(TibetanReview.net, Jul14, 2017) – China’s Foreign Ministry has claimed Jul 12 that there had not been and will not be any forced relocations from a high-altitude plateau in a heavily Tibetan area that was granted World Heritage Status by the United Nations on Jul 7 after concern was raised about it by Tibetan and Tibet advocacy groups. “The awarding of world heritage status by the UN cultural organization last week represented the international community’s ‘full approval’ of the government’s success at protecting Hoh Xil’s environment,” Reuters quoted the ministry as saying in a statement sent to it.
The ministry has further said the Chinese government’s application documents for the status for the site showed its resolve to fully respect the wishes, traditional culture, religious beliefs and lifestyles of the nomadic people who live there. “The Chinese government has not, is not and will not in the future do any forced evictions in the Hoh Xil nominated area,” it was quoted as saying.

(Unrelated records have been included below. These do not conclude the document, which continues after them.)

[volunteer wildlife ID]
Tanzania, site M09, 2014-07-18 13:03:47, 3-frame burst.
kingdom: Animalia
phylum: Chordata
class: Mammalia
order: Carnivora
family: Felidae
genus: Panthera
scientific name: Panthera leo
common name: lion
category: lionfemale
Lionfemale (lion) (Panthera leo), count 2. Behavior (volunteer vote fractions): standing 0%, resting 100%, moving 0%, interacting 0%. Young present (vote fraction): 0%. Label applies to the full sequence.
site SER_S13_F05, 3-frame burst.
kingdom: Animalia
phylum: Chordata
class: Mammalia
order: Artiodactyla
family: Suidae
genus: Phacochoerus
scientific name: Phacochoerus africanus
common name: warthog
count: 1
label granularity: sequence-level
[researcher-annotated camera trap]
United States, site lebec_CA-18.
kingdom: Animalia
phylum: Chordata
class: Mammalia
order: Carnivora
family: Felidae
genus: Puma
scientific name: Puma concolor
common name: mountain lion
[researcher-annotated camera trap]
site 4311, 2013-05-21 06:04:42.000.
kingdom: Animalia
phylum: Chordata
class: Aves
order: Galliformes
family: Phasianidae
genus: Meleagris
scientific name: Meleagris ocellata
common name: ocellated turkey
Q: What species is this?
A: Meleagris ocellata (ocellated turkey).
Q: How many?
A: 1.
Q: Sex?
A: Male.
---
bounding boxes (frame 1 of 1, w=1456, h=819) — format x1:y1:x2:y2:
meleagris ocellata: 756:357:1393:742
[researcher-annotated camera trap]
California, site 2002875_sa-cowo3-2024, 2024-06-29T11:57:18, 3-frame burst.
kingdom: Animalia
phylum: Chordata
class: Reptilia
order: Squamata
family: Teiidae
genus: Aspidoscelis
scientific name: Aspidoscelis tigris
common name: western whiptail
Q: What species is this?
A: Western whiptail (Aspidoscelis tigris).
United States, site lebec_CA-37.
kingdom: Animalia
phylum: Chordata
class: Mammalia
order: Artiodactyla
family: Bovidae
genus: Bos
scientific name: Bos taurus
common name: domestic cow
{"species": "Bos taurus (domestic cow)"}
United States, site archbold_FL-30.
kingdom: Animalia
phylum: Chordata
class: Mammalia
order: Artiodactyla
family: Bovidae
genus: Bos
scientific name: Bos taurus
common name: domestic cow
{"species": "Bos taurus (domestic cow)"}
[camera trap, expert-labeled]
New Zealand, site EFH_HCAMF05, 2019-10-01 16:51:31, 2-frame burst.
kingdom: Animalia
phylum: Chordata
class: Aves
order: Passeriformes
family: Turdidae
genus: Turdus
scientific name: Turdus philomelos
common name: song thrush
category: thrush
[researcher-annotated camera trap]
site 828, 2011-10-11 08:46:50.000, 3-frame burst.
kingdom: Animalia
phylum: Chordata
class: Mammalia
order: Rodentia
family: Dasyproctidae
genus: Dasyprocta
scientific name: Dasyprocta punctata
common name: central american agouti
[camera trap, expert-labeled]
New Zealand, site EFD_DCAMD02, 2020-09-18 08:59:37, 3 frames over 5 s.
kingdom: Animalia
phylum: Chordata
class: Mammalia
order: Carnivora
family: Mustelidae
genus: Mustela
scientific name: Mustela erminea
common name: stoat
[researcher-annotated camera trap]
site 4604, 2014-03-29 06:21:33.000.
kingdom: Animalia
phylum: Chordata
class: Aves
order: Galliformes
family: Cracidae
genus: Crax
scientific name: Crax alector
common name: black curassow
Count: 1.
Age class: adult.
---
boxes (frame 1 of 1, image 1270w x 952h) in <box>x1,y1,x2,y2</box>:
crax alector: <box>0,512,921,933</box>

Unfortunately, forced relocation of Tibetan nomads from their centuries-old traditional grassland homes is a well established fact, as evident from a number of reports of human rights groups as well as scientific researchers. China has kept responding by claiming in all these cases that everything had been done voluntarily and for the supposed good of the affected nomadic communities. But these relocations have thrown the life of the nomadic communities into disarray, leaving them without any proper or sustainable source of livelihood, with some of them facing eviction even from the places where they had been relocated.
The UNESCO approved China’s nomination of the Hoh Xil (or Kekeshili) nature reserve located in Yulshul (Chinese: Yushu) Prefecture of Qinghai Province as a World Heritage Site during the Jul 7 session of its World Heritage Committee in the Polish city of Krakow. The approval came despite strong representations made by Tibet advocacy groups on the basis of China’s existing record on the forced relocation of Tibetan nomads whose way of life is itself an important global cultural heritage. These groups have argued that the UNESCO designation would allow Chinese authorities to remove residents from the area and threaten its environment and nomadic culture.
China’s Foreign Ministry has claimed that Qinghai government regulations and plans also include no requirements for forced relations. But this is obviously to be understood in the context of China’s claim that no force was used in the in fact highly coerced resettlement of the Tibetan nomads that have taken on a massive scale in the past several years.